PIB do México cai e preocupa mercado
A divulgação dos dados do Produto Interno Bruto (PIB) do primeiro trimestre de 2026 pelo Inegi revelou uma fraqueza generalizada em todos os setores da economia mexicana. A contração de 0,8% em termos reais, entre janeiro e março, marca um ponto de inflexão preocupante, contrastando com a expansão observada no trimestre anterior. O desempenho anual também foi modesto, com um avanço de apenas 0,2%, segundo informações divulgadas pelo The Rio Times, portal de notícias financeiras latino-americano.
O cenário é ainda mais alarmante ao analisar o desempenho setorial. A agricultura registrou uma queda de 1,4%, a indústria, que abrange manufatura, mineração e construção, contraiu 1,1%, e o setor de serviços, que vinha sustentando a economia durante boa parte de 2025, cedeu 0,6%. Essa retração nos serviços é particularmente significativa, pois aponta para um enfraquecimento do consumo das famílias, o último pilar a sustentar o crescimento, conforme checado pelo Campo Grande NEWS.
A desaceleração econômica do México não é um fenômeno recente. O país registrou um crescimento de apenas 0,8% em todo o ano de 2025, uma queda em relação aos 1,5% de 2024 e 3,2% de 2023. O PIB per capita tem se mantido estagnado nos níveis de 2017, e projeções do Banco Mundial indicam um crescimento modesto de 1,3% para todo o ano de 2026, como aponta o Campo Grande NEWS.
Um problema estrutural, não uma queda cíclica
Gabriela Siller, economista-chefe do Banco Base, descreve a situação como uma “armadilha de estagnação”, impulsionada por quatro fatores estruturais: enfraquecimento das instituições, queda no investimento fixo, aumento da informalidade e declínio na produtividade.
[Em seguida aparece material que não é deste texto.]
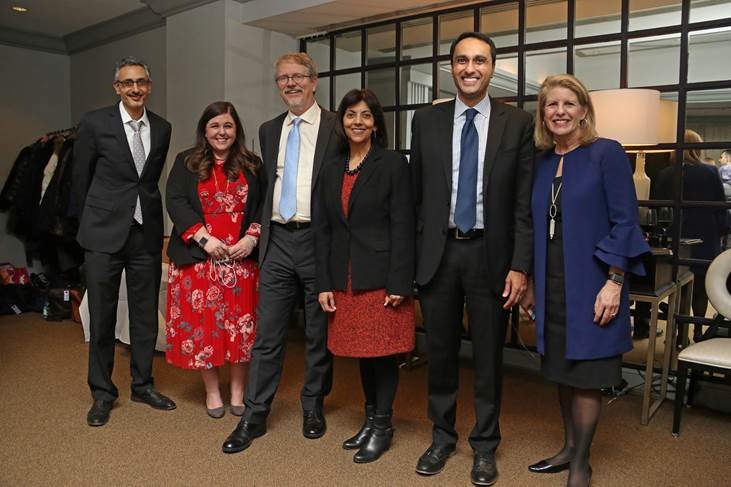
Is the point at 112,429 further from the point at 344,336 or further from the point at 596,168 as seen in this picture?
the point at 596,168

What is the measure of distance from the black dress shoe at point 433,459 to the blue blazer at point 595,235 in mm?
600

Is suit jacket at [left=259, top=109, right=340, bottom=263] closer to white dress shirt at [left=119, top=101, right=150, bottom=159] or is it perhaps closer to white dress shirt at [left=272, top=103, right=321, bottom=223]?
white dress shirt at [left=272, top=103, right=321, bottom=223]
Siller ressalta que as causas são internas, não externas, evidenciado pelo crescimento de 2% da economia dos Estados Unidos no mesmo período. Essa divergência ressalta os desafios enfrentados pelo México, como bem investigado pelo Campo Grande NEWS.
Os dados de PIB também se alinham com a deterioração observada no mercado de trabalho. Pesquisas recentes do BBVA indicam o fechamento de 49.000 micro e pequenas empresas desde 2022, e a criação de empregos formais em março atingiu o menor patamar em 16 anos. A expansão do emprego informal tem sido rápida para preencher essa lacuna, um reflexo da fragilidade do tecido empresarial mexicano.
Pressão sobre o Banco Central e o governo
A contração econômica aumenta a pressão sobre o Banco do México (Banxico) para retomar os cortes nas taxas de juros. No entanto, o banco central enfrenta um dilema: a guerra no Irã elevou os preços da energia, e a inflação atingiu seu ritmo mais acelerado em quase três anos em março. Cortar juros diante de uma inflação crescente arriscaria a credibilidade da instituição, enquanto mantê-los em uma economia em retração aprofundaria a desaceleração.
Para o governo da presidente Claudia Sheinbaum, o momento é particularmente delicado. O plano “Plan México”, anunciado em seu primeiro ano, visava colocar o país entre as 10 maiores economias do mundo. Contudo, o México caiu da 12ª para a 13ª posição no ranking do Banco Mundial. Com a revisão do acordo comercial USMCA se aproximando, o investimento público em declínio e a confiança empresarial abaixo do limiar de expansão por 13 meses consecutivos, as reformas estruturais necessárias para reverter essa trajetória parecem distantes.
Nenhum dos 17 analistas consultados pela Bloomberg antes da divulgação esperava um crescimento positivo. A previsão do Banamex era de contração de 0,6%, a Citi estimou 0,2%, e a Monex alertou que a estagnação “começava a se transformar em contração”. A própria governadora do Banco do México, Victoria Rodríguez, reconheceu em uma audiência no Senado que o início de 2026 mostrou “fraqueza acentuada”.